3. Note the IP address of the device sending the logs (example 192.168.1.1)
4. Now go to KHIKA Data Aggregator and login as "khika" user and do "sudo su".
5. cd to /opt/remotesylog and do "ls -ltr" here. If you see the directory with the name of the ip of the device sending the data, you have started receiving the data in syslogs.

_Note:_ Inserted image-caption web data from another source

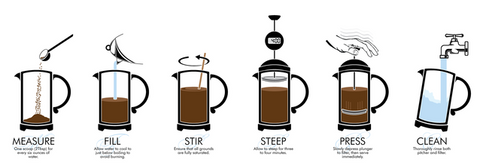 How to making coffee in French press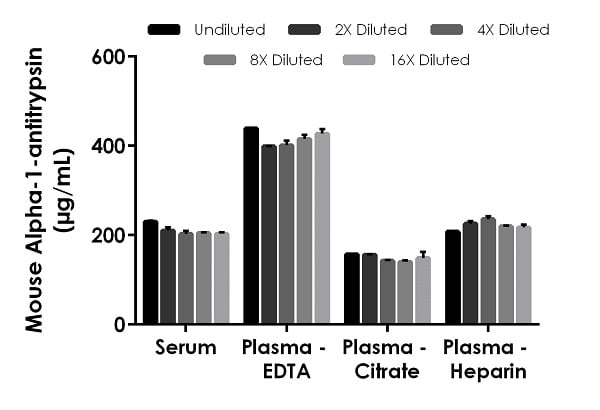 Interpolated concentrations of native alpha-1-antitrypsin in mouse serum, plasma (EDTA), plasma (citrate) and plasma (heparin) samples.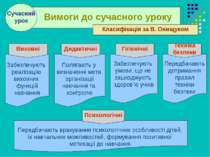 . . Вимоги до сучасного уроку Сучасний урок Забезпечують реалізацію виховних ...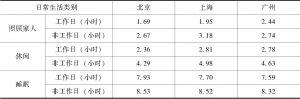 表5-4 北京、上海和广州三地新社会阶层的时间分配比较-续表1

Data is not received on KHIKA Data Aggregator

  1. Please wait for some time.
  2. Some devices such as switches, routers, etc doesn't generate too many syslogs.
  3. It depends on the activity on the device. Try doing some activities such as login and issue some commands etc. The intention is to generate some syslogs.
  4. Check if logs are generating and being received on KHIKA Data Aggregator in the directory "/opt/remotesylog/ip_of_device". Do ls -ltrh
  5. If logs are still not being received, Please check the following points.
  • Check firewall settings on KHIKA Data Aggregator. Wait for some time perform some actions on the end device to generate logs and check in directory /opt/remotesylog/ip_of_device. Do "ls -ltr"
   Check firewall status
   systemctl status firewalld
   If firewall status is active, then do the following commands to inactive and disable firewalld.
   systemctl stop firewalld
   systemctl disable firewalld
   Flush iptables 
   sudo iptables –flush
  • Check if there is any firewall between KHIKA Data Aggregator and allow communication from device to KHIKA Data Aggregator on port 514 (UDP)
  • Login to KHIKA Data Aggregator and do tcpdump
   sudo tcpdump -i any src <ip_of_ device> and port 514

If you see the packets being received by tcpdump, restart syslog service using command.

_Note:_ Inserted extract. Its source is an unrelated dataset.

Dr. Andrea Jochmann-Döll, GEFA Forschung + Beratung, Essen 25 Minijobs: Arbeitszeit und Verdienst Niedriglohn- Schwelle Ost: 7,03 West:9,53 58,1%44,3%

   systemctl syslog-ng stop, Then wait for some time.
   systemctl syslog-ng start 

Make sure you are receiving the logs in the directory /opt/remotesylog/ip_of_device Go to Started Receiving the logs only after you start receiving the logs.

Received log data on KHIKA Data Aggregator

Now you need to add a device from KHIKA GUI.
If the similar device of a data source has already been added to KHIKA

  1. Add this device to the same Adapter using following steps explained here.
  2. Else, check if App for this device is available with KHIKA. If the App is available, load the App and then Add device to the adapter using the steps explained here.
  3. Else, develop a new Adapter (and perhaps a complete App) for this data source. Please read section on how to write your own adapter on Wiki, after writing your own adapter, testing it, you can configure the adapter and then start consuming data into KHIKA. Explore the data in KHIKA using KHIKA search interface

Integrating log data from device via Ossec

The KHIKA Data Aggregator embeds an OSSEC Server which receives logs data from ossec agents installed on server devices.

Failing to add ossec based device

1. Time out Error Check if you are getting following Error while adding the device.
Ossec device1.jpg

This means your aggregator may not be connected to KHIKA Application Server.
Please proceed to check if the aggregator is connected to KHIKA server.

   1. Go to node tab in KHIKA GUI.
   2. Click on Check Aggregator Status button as shown in the screenshot below
Ossec device2.jpg
3. If it shows that the aggregator is not connected to KHIKA Server, it means that your aggregator is not connected to KHIKA AppServer.Click here to check Data Aggregator status

2. Device is already present
Check if you are getting the following message while adding the device
Ossec device3.jpg
We cannot add the same device twice, Check if you already have added the device in the device list.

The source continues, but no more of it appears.